Show that there are infinitely many perfect squares of the form $50^m-50^n$, but no perfect square of the form $2020^m+2020^n$, where $m$ and $n$ are positive integers.
Problem
Source: Bundeswettbewerb Mathematik 2020, Round 1 - Problem 1
Tags: number theory, number theory proposed
EmilXM
17.11.2020 22:55
I will prove that, $(m,n) = (2x,2x-1)$ works.
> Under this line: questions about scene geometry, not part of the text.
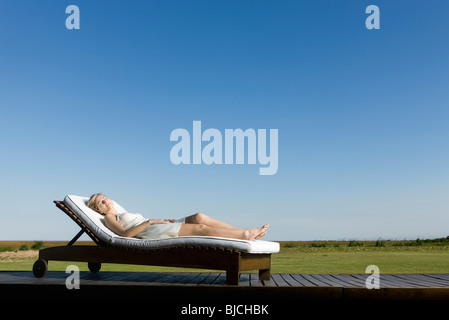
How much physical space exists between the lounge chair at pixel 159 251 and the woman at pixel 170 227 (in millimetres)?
122

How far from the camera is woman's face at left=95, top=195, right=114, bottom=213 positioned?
249 inches

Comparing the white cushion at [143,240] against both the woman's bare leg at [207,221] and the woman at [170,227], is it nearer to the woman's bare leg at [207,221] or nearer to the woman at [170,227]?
the woman at [170,227]

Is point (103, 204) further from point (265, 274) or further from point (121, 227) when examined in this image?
point (265, 274)

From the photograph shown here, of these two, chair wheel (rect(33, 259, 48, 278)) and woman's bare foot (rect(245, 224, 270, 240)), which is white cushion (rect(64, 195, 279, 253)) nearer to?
woman's bare foot (rect(245, 224, 270, 240))

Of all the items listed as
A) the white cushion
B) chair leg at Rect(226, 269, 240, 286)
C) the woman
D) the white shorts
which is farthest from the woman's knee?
chair leg at Rect(226, 269, 240, 286)

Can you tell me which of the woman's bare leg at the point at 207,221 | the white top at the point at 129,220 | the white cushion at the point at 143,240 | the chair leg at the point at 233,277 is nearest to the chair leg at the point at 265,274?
the white cushion at the point at 143,240

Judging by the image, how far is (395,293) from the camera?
460cm

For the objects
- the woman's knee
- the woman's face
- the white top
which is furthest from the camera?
the woman's face

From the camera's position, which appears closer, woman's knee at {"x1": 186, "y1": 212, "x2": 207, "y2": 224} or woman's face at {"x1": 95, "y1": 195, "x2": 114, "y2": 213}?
woman's knee at {"x1": 186, "y1": 212, "x2": 207, "y2": 224}

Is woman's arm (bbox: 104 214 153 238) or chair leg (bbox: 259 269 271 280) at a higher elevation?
woman's arm (bbox: 104 214 153 238)

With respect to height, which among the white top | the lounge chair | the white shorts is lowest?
the lounge chair

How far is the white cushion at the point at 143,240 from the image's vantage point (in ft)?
16.4
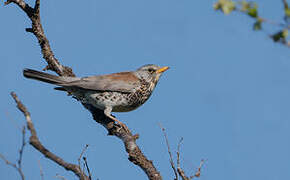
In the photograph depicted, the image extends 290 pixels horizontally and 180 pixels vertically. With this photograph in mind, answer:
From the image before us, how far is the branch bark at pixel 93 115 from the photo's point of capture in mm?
5356

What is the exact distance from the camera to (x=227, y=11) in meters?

$$50^{2x}-50^{2x-1} = 50^{2x}\cdot49 = (7\cdot50^x)^2$$$$2020^{2x}+2020^{2x-1} = 2021\cdot2020^{2x-1}$$since $gcd(2021, 2020^{2x-1})=1$, if their product is a perfect square, then each of $2021$ and $2020^{2x-1}$ must be a perfect square. But obviously they are not. Hence, there is infinitle many such $(m,n)$.
cadaeibf wrote: however the $m$ and $n$ can be different in the second case What do you mean?
cadaeibf
17.11.2020 23:46
EmilXM wrote:
I will prove that, $(m,n) = (2x,2x-1)$ works.
$$50^{2x}-50^{2x-1} = 50^{2x}\cdot49 = (7\cdot50^x)^2$$$$2020^{2x}+2020^{2x-1} = 2021\cdot2020^{2x-1}$$since $gcd(2021, 2020^{2x-1})=1$, if their product is a perfect square, then each of $2021$ and $2020^{2x-1}$ must be a perfect square. But obviously they are not. Hence, there is infinitle many such $(m,n)$.
The first part was correct, however the $m$ and $n$ can be different in the second case, so here is the solution. Assuming $m-n=d>0$ ($d=0$ doesn't work), we can write $2020^n(2020^d+1)=a^2$ so by gcd argument both of the factors must be squares. The first one can easily be a square by having even $n$, however we'll see that $2020^d+1$ can't be a square $b^2$. This is because $2020^d+1\equiv 1^d+1=2\pmod{3}$ which is never a square mod 3, so we are done.